■ **OBJETIVOS**:
1. No texto sobre a família Bento dos Santos, com que idade é que Francisco começou a jogar rugby?
2. Prossiga o texto sobre a família Bento dos Santos a partir do ponto em que termina.

Fui pai com 33 anos. Eu e o Francisco jogámos rugby os dois juntos e fomos sempre muito colaborantes. Eu viajava entre 225 a 250 dias por ano, portanto houve ali uma parte na infância onde não estive tão presente. Foi uma relação muito mais fusão, diria eu. Hoje não tomo uma decisão sem falar com ele e perguntar coisas do dia-a-dia. Ele tem um bom senso extraordinário».

Francisco Bento dos Santos: «Comecei a jogar rugby aos 13 anos porque houve uma altura que o nosso clube, o Técnico, não tinha equipa para mais jovens. Quando se proporcionou, o pai foi o meu primeiro treinador. Senão fosse pela relação nunca me teria passado pela cabeça praticar este desporto. Cresci em casa só a ver rugby, sem ver futebol, portanto sem qualquer sentido impositivo. A caminho de casa discutíamos os jogos, as tácticas e os treinos.
Em 1997, saí da vendima e fomos à Reitoria ver a pauta de entrada para a Faculdade. Isto de negócio tinha zero. As coisas só se materializaram quando eu já estava na Faculdade para poder olhar para isto como uma actividade.
Eu acompanhei e trabalhei afincadamente na Quinta desde o início, à noite e ao fim-de-semana. Na altura trabalhava no Grupo Águas de Portugal e quando nasceu o meu filho optei por gozar a licença parental por inteiro. Durante esse tempo achei que estava na hora de mudar. Estava totalmente por dentro do negócio. Se algum dia alguém me perguntar qual o segredo de gerir uma empresa é esse: entrar e ninguém saber que nós entrámos. Porque não recebia telefonemas nem emails diariamente e tinha tempo para tratar de tudo».

José Bento dos Santos: «Esta Quinta foi comprada como um investimento específico. Eu estava nos EUA com um grande amigo e ele diz que passamos a vida a comprar e a vender commodities. Mas a única commodity que não cresce no mundo é a terra.  Bom, cheguei a Portugal, era uma sexta-feira, e no sábado ia ter um cozido na casa dos meus pais. Falei com eles e, após dois dias, surgiu uma oportunidade. O antigo dono desta Quinta tinha tido uns problemas e havia apenas um feitor a tratar das terras. Ele disse ao meu pai: “Só era capaz de vender a Quinta a si e ao seu filho porque sei que a vão tratar bem”. Uma semana depois já éramos os donos. Na época, eu e um grupo de colegas do trabalho tínhamos um fundo de investimento na Bolsa que subiu 10 vezes. Eu expliquei que ia rebater o fundo porque precisava do dinheiro para este investimento. Todos seguiram os mesmos passos, excepto um amigo nosso que manteve e acabou por perder o que tinha».

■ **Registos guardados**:
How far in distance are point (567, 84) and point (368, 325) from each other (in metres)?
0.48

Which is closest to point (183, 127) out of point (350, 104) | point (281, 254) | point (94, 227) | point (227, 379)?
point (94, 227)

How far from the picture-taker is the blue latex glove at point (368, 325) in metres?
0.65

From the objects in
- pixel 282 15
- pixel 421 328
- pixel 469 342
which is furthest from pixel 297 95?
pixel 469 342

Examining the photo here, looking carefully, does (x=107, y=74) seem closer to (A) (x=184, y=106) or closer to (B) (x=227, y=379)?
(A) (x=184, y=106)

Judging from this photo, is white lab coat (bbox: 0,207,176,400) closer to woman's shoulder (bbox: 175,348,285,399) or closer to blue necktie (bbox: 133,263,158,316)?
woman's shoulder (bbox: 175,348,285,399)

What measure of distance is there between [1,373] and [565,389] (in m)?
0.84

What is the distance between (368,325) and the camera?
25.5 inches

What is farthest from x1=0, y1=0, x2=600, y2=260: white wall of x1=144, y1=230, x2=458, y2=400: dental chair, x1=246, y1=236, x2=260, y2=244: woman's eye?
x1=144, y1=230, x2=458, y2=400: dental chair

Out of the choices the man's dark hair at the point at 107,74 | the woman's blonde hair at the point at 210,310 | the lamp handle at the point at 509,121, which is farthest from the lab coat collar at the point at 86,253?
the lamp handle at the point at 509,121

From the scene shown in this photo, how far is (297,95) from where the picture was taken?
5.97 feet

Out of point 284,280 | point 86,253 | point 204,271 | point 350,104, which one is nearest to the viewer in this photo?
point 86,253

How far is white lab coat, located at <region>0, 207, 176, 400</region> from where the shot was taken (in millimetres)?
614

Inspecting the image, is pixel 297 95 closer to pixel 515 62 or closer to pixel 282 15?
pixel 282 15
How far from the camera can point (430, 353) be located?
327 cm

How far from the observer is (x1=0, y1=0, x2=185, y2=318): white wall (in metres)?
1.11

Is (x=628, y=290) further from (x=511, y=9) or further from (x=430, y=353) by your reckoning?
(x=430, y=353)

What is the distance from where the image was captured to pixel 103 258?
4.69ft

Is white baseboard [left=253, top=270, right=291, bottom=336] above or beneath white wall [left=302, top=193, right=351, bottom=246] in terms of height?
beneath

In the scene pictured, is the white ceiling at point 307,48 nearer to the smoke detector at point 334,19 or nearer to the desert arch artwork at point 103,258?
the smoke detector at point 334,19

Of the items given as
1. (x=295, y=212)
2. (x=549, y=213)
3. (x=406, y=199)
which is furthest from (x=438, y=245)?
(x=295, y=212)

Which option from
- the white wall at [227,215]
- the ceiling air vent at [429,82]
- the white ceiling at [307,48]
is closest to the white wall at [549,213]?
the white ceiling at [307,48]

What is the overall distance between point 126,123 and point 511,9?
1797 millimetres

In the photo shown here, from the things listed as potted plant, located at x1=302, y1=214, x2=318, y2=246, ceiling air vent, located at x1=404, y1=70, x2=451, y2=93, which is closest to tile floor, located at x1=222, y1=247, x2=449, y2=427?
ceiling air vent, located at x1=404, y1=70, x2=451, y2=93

■ **RESPOSTAS POR ORDEM**:
1. Aos 13 anos.

2.
TRANSIÇÃO
José Bento dos Santos: «E a transição? Há uma questão psicológica terrível: para quem estava de fora, o Francisco seria sempre o filho do José. E isso não pode ser. É ele quem dialoga, decide. Estou para tudo o que for preciso mas sem nenhuma responsabilidade. Não interfiro em nada, a não ser que ele me peça. É preciso ser taxativo. Além de ter trabalhado na CUF, que foi uma escola extraordinária, e depois numa empresa americana de topo na área do trading, eu era responsável por tudo – descobrir onde estava a matéria-prima, colocá-la num barco, saber como a financiava e pagava».
Francisco Bento dos Santos: «As nossas decisões de lote juntam uma equipa inteira: director de viticultura, enóloga, directora comercial, consultor, eu e o meu pai. São decisões colegiais, tudo tem que fazer sentido. As decisões não podem ser tomadas só porque há um murro na mesa. Não é democracia, porque não vai a votos. Gosto mais da expressão colegial porque tem que fazer sentido para todos. Estamos um dia inteiro fechados e dois meses depois voltamos a juntar-nos para ratificar as decisões que tomámos dois meses antes.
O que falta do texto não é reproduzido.